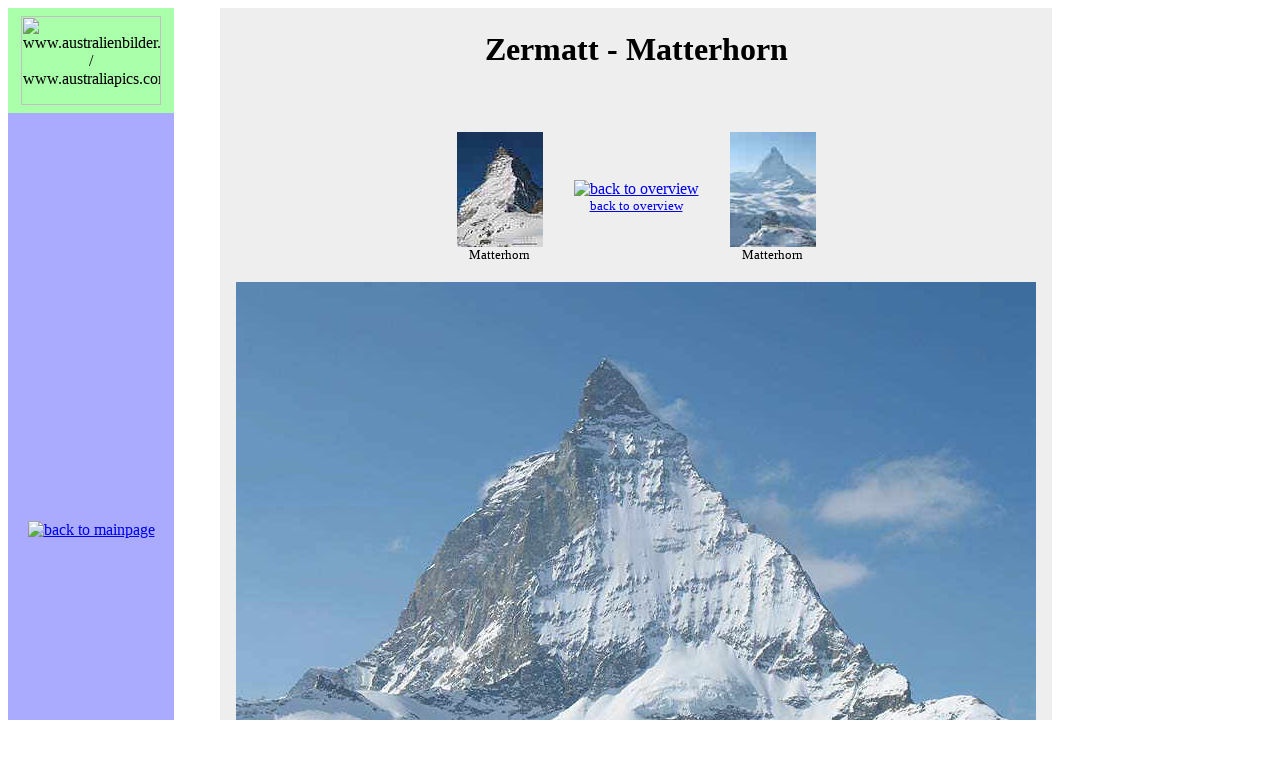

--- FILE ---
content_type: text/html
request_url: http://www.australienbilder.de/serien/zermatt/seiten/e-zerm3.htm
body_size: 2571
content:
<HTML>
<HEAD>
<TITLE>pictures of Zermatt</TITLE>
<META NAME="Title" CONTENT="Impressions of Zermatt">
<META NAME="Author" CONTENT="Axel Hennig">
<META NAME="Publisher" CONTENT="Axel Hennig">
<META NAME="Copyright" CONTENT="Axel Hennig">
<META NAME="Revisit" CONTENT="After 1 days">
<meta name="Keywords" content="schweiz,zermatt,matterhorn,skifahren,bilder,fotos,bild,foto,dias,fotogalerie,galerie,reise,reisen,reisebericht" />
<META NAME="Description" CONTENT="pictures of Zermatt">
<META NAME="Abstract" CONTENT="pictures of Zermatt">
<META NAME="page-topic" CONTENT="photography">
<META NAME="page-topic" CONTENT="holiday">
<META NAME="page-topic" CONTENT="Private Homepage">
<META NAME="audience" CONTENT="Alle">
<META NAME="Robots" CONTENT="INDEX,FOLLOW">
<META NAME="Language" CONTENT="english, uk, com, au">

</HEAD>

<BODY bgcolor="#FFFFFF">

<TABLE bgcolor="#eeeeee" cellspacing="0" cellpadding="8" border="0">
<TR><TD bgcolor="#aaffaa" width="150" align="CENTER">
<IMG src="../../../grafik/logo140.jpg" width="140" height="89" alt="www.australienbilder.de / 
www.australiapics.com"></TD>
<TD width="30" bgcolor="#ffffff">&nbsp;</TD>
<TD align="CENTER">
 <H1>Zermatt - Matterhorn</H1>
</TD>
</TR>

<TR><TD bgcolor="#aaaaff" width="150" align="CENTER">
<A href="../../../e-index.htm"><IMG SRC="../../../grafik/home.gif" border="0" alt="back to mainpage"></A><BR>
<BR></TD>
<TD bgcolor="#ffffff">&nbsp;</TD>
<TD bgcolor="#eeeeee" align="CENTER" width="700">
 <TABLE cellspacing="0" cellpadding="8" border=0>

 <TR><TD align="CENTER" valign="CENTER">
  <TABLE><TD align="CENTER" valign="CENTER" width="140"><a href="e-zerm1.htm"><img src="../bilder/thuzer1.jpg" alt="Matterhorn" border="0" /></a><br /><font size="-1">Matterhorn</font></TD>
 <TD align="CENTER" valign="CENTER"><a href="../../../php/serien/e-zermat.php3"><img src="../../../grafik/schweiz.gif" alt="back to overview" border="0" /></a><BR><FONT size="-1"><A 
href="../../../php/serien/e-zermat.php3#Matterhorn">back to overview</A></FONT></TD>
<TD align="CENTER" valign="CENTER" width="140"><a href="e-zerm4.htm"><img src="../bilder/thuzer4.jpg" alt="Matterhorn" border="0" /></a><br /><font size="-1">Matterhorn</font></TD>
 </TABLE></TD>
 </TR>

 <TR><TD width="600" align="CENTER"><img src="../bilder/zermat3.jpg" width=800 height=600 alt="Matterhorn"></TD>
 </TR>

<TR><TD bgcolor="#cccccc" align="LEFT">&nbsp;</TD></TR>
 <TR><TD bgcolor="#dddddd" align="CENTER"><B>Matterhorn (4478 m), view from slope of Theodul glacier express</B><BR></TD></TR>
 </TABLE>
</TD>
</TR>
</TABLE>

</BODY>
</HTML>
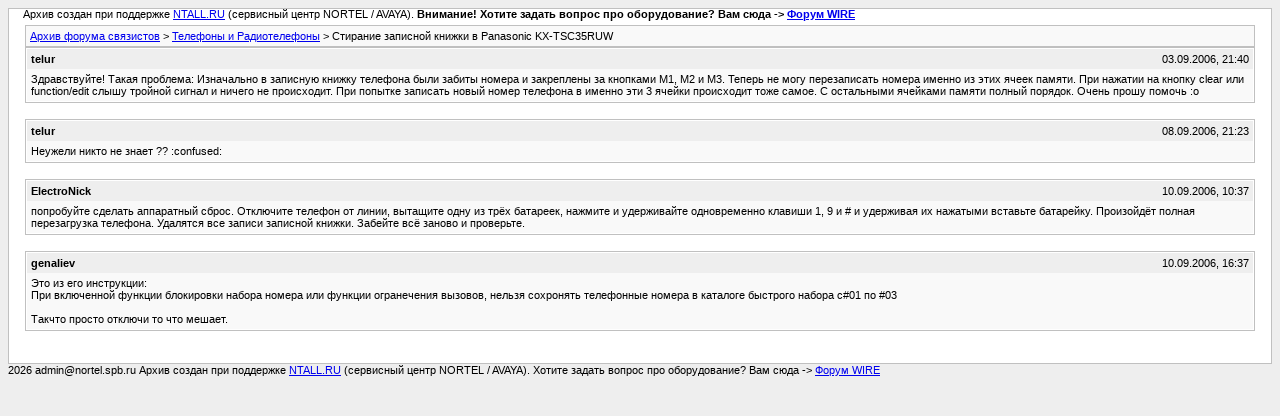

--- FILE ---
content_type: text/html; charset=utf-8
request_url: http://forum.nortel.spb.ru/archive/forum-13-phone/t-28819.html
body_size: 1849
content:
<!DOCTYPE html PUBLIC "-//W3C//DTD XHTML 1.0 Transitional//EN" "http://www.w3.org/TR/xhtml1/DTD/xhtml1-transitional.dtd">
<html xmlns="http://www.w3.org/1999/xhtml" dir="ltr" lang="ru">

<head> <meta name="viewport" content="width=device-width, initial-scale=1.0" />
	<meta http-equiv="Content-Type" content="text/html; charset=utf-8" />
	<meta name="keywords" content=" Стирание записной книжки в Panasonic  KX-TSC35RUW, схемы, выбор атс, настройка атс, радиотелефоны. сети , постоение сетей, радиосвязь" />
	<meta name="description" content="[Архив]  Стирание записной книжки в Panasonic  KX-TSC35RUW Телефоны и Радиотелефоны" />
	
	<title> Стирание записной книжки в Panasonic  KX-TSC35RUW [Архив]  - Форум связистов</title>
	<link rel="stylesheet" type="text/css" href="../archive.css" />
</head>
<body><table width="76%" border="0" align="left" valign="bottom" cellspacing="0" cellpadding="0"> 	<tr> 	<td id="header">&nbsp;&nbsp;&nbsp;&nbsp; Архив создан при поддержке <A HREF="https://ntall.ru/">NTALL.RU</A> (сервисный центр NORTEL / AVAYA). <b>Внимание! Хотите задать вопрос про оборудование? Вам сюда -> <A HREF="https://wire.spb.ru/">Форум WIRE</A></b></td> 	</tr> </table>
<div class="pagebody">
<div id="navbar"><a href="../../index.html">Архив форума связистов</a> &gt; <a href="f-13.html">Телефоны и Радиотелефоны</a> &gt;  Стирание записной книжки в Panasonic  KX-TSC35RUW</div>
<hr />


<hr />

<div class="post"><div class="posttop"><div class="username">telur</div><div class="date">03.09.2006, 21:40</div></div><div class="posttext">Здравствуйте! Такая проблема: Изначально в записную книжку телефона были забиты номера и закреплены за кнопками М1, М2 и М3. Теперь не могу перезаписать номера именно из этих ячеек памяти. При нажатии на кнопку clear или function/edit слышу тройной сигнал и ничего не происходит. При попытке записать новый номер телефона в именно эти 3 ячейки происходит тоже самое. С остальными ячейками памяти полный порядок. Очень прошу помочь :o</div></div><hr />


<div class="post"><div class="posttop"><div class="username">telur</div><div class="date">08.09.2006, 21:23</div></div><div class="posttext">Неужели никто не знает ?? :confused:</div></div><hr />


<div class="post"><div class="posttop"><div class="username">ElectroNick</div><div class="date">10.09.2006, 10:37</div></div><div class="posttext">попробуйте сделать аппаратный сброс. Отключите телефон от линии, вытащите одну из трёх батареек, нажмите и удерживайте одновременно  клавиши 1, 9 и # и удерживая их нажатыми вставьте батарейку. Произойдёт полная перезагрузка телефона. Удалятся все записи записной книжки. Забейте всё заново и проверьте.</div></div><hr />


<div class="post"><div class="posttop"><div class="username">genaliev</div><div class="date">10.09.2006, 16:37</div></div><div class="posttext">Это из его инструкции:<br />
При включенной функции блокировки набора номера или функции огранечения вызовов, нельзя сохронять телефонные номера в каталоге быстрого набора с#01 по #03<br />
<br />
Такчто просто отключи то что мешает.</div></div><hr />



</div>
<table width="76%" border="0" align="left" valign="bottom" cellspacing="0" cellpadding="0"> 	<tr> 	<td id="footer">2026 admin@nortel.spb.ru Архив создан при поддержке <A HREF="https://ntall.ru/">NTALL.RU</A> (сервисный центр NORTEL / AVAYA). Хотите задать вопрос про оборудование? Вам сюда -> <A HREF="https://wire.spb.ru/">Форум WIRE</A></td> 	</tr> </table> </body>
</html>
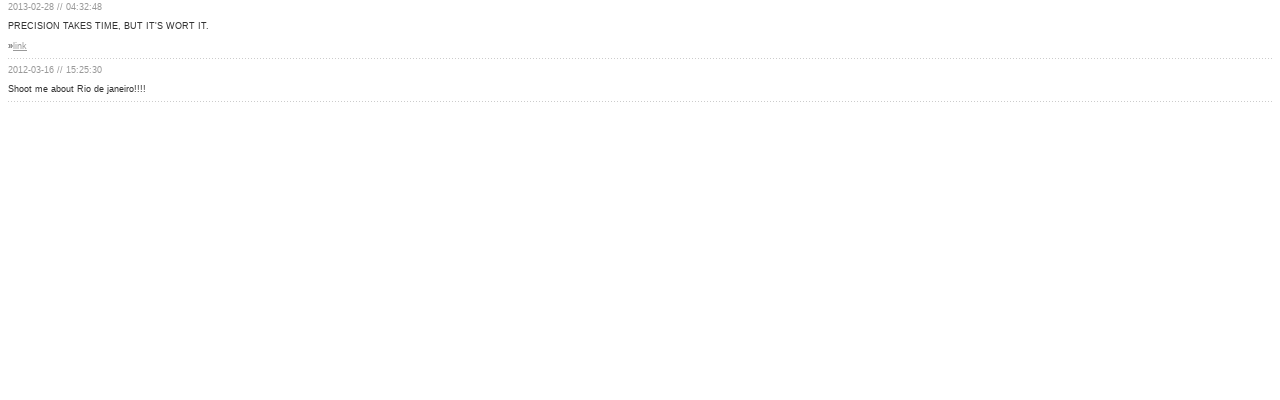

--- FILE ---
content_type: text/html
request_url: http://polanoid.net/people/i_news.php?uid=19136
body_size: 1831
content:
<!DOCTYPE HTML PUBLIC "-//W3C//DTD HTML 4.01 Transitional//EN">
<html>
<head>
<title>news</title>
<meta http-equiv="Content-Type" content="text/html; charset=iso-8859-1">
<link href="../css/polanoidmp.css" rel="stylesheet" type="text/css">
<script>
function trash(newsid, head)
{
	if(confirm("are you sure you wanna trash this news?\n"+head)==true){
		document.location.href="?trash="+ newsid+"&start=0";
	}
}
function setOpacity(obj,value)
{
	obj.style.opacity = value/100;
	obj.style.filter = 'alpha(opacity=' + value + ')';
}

────

## WHAT IS REQUIRED
Read through the records above and copy the lines that contain "оборудование".

## RESULT FOR THIS EXERCISE
<body><table width="76%" border="0" align="left" valign="bottom" cellspacing="0" cellpadding="0"> 	<tr> 	<td id="header">&nbsp;&nbsp;&nbsp;&nbsp; Архив создан при поддержке <A HREF="https://ntall.ru/">NTALL.RU</A> (сервисный центр NORTEL / AVAYA). <b>Внимание! Хотите задать вопрос про оборудование? Вам сюда -> <A HREF="https://wire.spb.ru/">Форум WIRE</A></b></td> 	</tr> </table>
<table width="76%" border="0" align="left" valign="bottom" cellspacing="0" cellpadding="0"> 	<tr> 	<td id="footer">2026 admin@nortel.spb.ru Архив создан при поддержке <A HREF="https://ntall.ru/">NTALL.RU</A> (сервисный центр NORTEL / AVAYA). Хотите задать вопрос про оборудование? Вам сюда -> <A HREF="https://wire.spb.ru/">Форум WIRE</A></td> 	</tr> </table> </body>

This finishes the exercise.